Ayade, at COP22, defends Cross River State's super highway project

Governor Ben Ayade of Cross River State in South-South Nigeria has said that the time has come for Nigeria and other African countries to take full control of their natural resources, including forest reserves, and utilise them in a manner that drives development as well create wealth.

President Buhari unveiling the plaque with Governor of Cross River Prof. Ben Ayade during the Ground Breaking Ceremony of the 260km Super Highway from Calabar to Northern Nigeria on 20th Oct 2015. Photo credit:

He made the announcement in Marrakech, Morocco on Tuesday, November 17 while fielding questions from media executives shortly after the Nigerian delegation to the UN climate change talks (COP22) unveiled the country’s plan of actions towards implementing the Paris Climate Agreement.

Ayade, who was defending the state’s super highway project that has attracted local and international criticism, observed that environmental issues in Africa are politicised to the detriment of the continent’s development, even while worse environmental abuses go on in other climes.

“We cannot continue to be poor, in the midst of the plenty that we have got. We drove in from Casablanca to Marrakech, to the left and right; where are the trees? When you go to Mexico, as you go to Mexico City to Tabasco, go from left to right, where are the trees? Nigeria can’t continue to dramatise everything and convert everything to politics. The Super Highway only takes 85 metres with 35 metres and somebody goes to the press and says we are de-bushing 20 kilometres. It is most ungodly. Normally, this is a time that no state is doing any developmental project, so for me to develop a six-lane super highway on 35 meters’ corridor across 261 kilometres, it calls for celebration not condemnation. It calls for appreciation and not cheap blackmail,” he told local and foreign media at the African Pavilion of the COP22 arena in Marrakech.

The governor said he would go on with the project despite protests and widespread condemnation and by both local and international environmental activists, as well as pressures on the Nigerian government to stop the destruction of the country’s remaining rain forest in cross River State, for the construction of a 260km super highway project.

A few days after Nigerian President Mohammadu Buhari signed the Paris climate agreement while attending the United Nations General Assembly, over 253,000 signatures were reportedly collected from 185 affected forest dependent communities of Cross River State and the international communities to that effect which were presented to the president.

Ayade stressed that the super highway project is for developmental purposes and for wealth creation, for not only the state but also Nigeria at large. He assured reporters that measures have been put in place to cushion the impact on the environment.

◆ **Things to do**
1 – In the article on Governor Ayade at COP22, where did he speak to local and foreign media?
2 – Name every country mentioned in the article about Ayade's super highway defense.
3 – Extend the article about Ayade's super highway defense beyond its final sentence.

◆ **Given records**
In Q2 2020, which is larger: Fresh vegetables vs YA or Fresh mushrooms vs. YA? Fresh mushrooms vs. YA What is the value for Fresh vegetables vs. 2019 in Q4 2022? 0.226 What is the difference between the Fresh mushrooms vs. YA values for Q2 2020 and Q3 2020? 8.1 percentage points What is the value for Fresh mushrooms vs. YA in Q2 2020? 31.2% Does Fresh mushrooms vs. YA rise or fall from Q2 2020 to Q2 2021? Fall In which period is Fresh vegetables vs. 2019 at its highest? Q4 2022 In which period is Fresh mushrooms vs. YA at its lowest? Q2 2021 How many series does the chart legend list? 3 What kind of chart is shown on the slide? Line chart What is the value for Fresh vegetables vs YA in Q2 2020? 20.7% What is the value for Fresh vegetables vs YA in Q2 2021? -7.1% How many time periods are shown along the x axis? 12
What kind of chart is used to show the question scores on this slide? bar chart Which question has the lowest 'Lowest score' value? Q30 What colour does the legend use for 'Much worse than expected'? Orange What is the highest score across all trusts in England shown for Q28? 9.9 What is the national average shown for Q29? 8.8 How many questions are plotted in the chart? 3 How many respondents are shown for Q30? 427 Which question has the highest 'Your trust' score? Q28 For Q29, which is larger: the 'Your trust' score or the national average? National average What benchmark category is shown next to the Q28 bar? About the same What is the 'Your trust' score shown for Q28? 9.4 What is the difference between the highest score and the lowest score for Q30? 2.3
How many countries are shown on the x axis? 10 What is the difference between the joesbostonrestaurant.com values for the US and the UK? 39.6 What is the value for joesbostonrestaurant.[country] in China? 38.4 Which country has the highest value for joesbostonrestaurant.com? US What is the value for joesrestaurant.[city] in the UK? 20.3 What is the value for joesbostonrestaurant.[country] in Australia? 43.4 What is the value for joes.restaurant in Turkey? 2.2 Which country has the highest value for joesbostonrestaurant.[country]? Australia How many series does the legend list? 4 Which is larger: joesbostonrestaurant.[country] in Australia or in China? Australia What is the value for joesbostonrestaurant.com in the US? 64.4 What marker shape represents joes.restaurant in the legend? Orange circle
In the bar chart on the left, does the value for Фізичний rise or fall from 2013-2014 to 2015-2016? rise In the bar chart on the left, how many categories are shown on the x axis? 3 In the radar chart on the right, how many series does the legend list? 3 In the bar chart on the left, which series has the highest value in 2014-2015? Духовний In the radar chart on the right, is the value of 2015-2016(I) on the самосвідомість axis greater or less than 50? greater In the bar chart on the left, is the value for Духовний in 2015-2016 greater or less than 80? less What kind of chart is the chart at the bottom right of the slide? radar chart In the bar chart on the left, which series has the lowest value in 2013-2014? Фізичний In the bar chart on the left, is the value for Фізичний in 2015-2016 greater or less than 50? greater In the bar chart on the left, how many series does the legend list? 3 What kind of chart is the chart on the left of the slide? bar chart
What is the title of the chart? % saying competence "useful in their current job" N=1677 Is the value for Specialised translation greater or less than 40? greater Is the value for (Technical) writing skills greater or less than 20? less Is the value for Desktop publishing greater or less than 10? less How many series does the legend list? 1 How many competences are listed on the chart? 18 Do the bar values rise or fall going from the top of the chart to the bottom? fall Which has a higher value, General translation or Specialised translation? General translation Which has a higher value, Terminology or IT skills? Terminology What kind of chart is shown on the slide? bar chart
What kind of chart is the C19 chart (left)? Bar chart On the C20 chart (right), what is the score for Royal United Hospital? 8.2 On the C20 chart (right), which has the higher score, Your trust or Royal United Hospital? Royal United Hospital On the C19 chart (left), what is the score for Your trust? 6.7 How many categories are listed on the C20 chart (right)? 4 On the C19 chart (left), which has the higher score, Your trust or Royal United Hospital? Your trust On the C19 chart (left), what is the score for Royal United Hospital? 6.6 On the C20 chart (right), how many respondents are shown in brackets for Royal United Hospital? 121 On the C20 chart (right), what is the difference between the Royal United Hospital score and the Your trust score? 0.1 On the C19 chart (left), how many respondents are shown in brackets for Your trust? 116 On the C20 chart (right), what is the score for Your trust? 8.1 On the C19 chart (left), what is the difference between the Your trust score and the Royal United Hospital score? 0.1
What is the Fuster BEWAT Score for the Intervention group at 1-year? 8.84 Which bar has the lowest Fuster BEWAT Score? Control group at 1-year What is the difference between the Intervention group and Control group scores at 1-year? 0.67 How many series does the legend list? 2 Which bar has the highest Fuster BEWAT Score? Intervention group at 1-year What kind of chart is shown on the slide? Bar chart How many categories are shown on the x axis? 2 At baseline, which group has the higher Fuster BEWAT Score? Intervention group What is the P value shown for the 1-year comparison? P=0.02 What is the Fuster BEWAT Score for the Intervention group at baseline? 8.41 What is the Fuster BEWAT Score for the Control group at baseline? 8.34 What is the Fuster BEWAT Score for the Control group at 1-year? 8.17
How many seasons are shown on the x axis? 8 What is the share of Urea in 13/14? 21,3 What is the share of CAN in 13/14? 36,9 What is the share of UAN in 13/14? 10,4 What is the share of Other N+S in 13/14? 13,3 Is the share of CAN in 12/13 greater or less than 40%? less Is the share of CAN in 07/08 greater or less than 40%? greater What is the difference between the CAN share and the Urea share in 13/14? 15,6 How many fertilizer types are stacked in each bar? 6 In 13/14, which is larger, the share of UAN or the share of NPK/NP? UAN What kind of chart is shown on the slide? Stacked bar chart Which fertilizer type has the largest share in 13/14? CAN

◆ **Answers to each task**
1 – At the African Pavilion of the COP22 arena in Marrakech.

2 – Nigeria, Morocco, Mexico

3 –
“The super highway that Cross River State intends to build from Calabar to Obudu is actually a super highway that focuses on the wellbeing of the people. There is nowhere on earth that you can stop development for environment. They must work together. I am a Professor of Environmental Science. By my background, my focus is the protection of the environment.

“The Super Highway has no intention; neither is it designed to negatively impact on the environment. It is only natural that, in the course of construction, some places with be de-bushed. And that is why there is an environmental management to tackle right of a comprehensive environmental management to mitigate the impact of the activity. The Cross River Super Highway is taking down less than 18,000 trees. Interestingly, the Cross River State has an aggressive plan to plant 500 million trees in this place and over a million have been planted already. So, an aggressive planting programme is ongoing”.

“The wrong impression is that the state government intends to take 10 kilometres on both sides of the super highway, as government property. That is not the intention, but perhaps that is the wrong impression we are getting. The real truth is that once you are developing a six-lane highway; as it going on, you have slums just developing along the corridors.

“Our aggressive programme as government is that we are moving Cross River State from third world to first world in four years. So, by this super highway, I am taking the Atlantic coast closer to northern Nigeria, so that they can also have a direct access to the water front. And I think that Africa must come to terms with the reality. We might come here to Marrakech, and be like we were in Paris. By continuing to talk so much about the environment, but environmental issues are global and solutions are local.

“Cross River State remains the only state that has human rights law. Cross River State is the only state with Green Police, arresting and policing and prosecuting who are deforesting for sale. Cross River state is the only one with an aggressive tree planting programme with a green carnival, with everything to sustain the forest.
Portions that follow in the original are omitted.